### Set problem A
In the business intelligence article, what did the BI solution reveal about the complaints over Ben & Jerry's cherry ice-cream?

Having intelligence is not as important as knowing when to use it, just as having a hoe is not as important as knowing when to plant.
Chinese proverb

A couple of years back, Fortune magazine reported on a then-new category of software that was helping consumer goods marketers and retailers understand their consumers better.

The software category was none other than business intelligence (BI), and they had mentioned how Ben & Jerry’s (a popular ice-cream maker in the US) had solved a rather knotty problem of customers complaining about the company’s cherry-flavoured ice-cream not having a sufficient quantity of the key ingredient, cherries.

The BI solution revealed that there was nothing wrong with the ice-cream. It was simply a case of the cartons being mislabelled with pictures of cherry yoghurt—a product that happened to contain more cherries, a fact that was quite clear from the picture. The minute Ben & Jerry’s got the labels right, consumer complaints stopped.

There’s a lesson in tales like this. BI can be a powerful tool for marketers in consumer-facing companies. However, if it’s not done right, BI can end up as an oxymoron like MI (Military Intelligence).

Let me clarify that. If you’re an OEM supplying parts to a handful of large manufacturers, you probably won’t have too big a problem figuring out that one of these big guns is unhappy with a particular product of yours. On the other hand, if you are selling soap to millions of Indians, you will need a tool that will analyse the millions upon millions of sales records and tell you where you’re going wrong—or right, for that matter. So who does BI benefit? Banks that lend to individuals (as opposed to specialist banks that lend primarily to corporate clients), telcos, FMCG companies and organised retail.

So BI’s useful, that’s pretty much a given. Then why do some BI deployments leave companies wondering why they ever invested in the ruddy software? The answer is one with many shades.

First off, no BI solution is going to work unless your data is clean. For that you need ETL (Extract Transform Load) software to take all the data lying in your legacy, ERP and other systems. ETL involves scrubbing your data till it is squeaky clean and accumulating it in data marts or warehouses.

This brings us to our second problem. For BI to be useful you need large data stores. How large? US retail chains have data warehouses that can top a hundred terabytes.

Used properly, BI can be a marvellous tool for CIOs to help transform their company’s business by providing vital inputs to business heads. For this, ideally, BI tools should be tied into a company’s extended ERP systems such as CRM and SCM so that the insights dug up using the BI toolkit can be translated into action. This could take the form of a marketing campaign organised using CRM to prevent customer churn at a telco after a BI tool provides a list of users who are likely to switch loyalties. As the proverb at the top of the page says, having information on hand, intelligence at your beck and call, is all very fine. You just have to know when to use it.

### Provided material
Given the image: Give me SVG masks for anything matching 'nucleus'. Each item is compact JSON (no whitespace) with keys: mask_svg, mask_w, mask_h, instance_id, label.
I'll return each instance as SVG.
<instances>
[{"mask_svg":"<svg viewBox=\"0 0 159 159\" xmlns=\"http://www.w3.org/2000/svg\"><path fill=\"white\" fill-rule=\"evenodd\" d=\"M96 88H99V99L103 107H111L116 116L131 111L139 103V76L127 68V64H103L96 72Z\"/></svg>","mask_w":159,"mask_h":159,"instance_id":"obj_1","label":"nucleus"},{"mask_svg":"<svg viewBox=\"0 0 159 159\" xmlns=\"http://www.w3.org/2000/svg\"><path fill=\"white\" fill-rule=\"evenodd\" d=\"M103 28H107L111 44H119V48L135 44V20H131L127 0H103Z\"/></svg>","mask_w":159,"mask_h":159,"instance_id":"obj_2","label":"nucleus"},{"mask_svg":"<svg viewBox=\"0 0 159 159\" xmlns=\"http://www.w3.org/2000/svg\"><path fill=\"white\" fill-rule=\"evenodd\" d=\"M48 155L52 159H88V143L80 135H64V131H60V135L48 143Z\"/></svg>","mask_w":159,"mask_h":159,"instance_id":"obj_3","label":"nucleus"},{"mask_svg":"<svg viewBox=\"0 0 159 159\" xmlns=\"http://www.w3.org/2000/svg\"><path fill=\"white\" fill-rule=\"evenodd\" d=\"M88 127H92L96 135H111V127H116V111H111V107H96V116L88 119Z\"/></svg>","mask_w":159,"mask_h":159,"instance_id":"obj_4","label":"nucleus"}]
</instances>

### Set problem B
Reproduce the rows above with "compact JSON" replaced by "minified JSON", changing nothing else.

### Written solution A
Nothing was wrong with the ice-cream: the cartons were mislabelled with pictures of cherry yoghurt, which contained more cherries.

### Written solution B
Given the image: Give me SVG masks for anything matching 'nucleus'. Each item is minified JSON (no whitespace) with keys: mask_svg, mask_w, mask_h, instance_id, label.
I'll return each instance as SVG.
<instances>
[{"mask_svg":"<svg viewBox=\"0 0 159 159\" xmlns=\"http://www.w3.org/2000/svg\"><path fill=\"white\" fill-rule=\"evenodd\" d=\"M96 88H99V99L103 107H111L116 116L131 111L139 103V76L127 68V64H103L96 72Z\"/></svg>","mask_w":159,"mask_h":159,"instance_id":"obj_1","label":"nucleus"},{"mask_svg":"<svg viewBox=\"0 0 159 159\" xmlns=\"http://www.w3.org/2000/svg\"><path fill=\"white\" fill-rule=\"evenodd\" d=\"M103 28H107L111 44H119V48L135 44V20H131L127 0H103Z\"/></svg>","mask_w":159,"mask_h":159,"instance_id":"obj_2","label":"nucleus"},{"mask_svg":"<svg viewBox=\"0 0 159 159\" xmlns=\"http://www.w3.org/2000/svg\"><path fill=\"white\" fill-rule=\"evenodd\" d=\"M48 155L52 159H88V143L80 135H64V131H60V135L48 143Z\"/></svg>","mask_w":159,"mask_h":159,"instance_id":"obj_3","label":"nucleus"},{"mask_svg":"<svg viewBox=\"0 0 159 159\" xmlns=\"http://www.w3.org/2000/svg\"><path fill=\"white\" fill-rule=\"evenodd\" d=\"M88 127H92L96 135H111V127H116V111H111V107H96V116L88 119Z\"/></svg>","mask_w":159,"mask_h":159,"instance_id":"obj_4","label":"nucleus"}]
</instances>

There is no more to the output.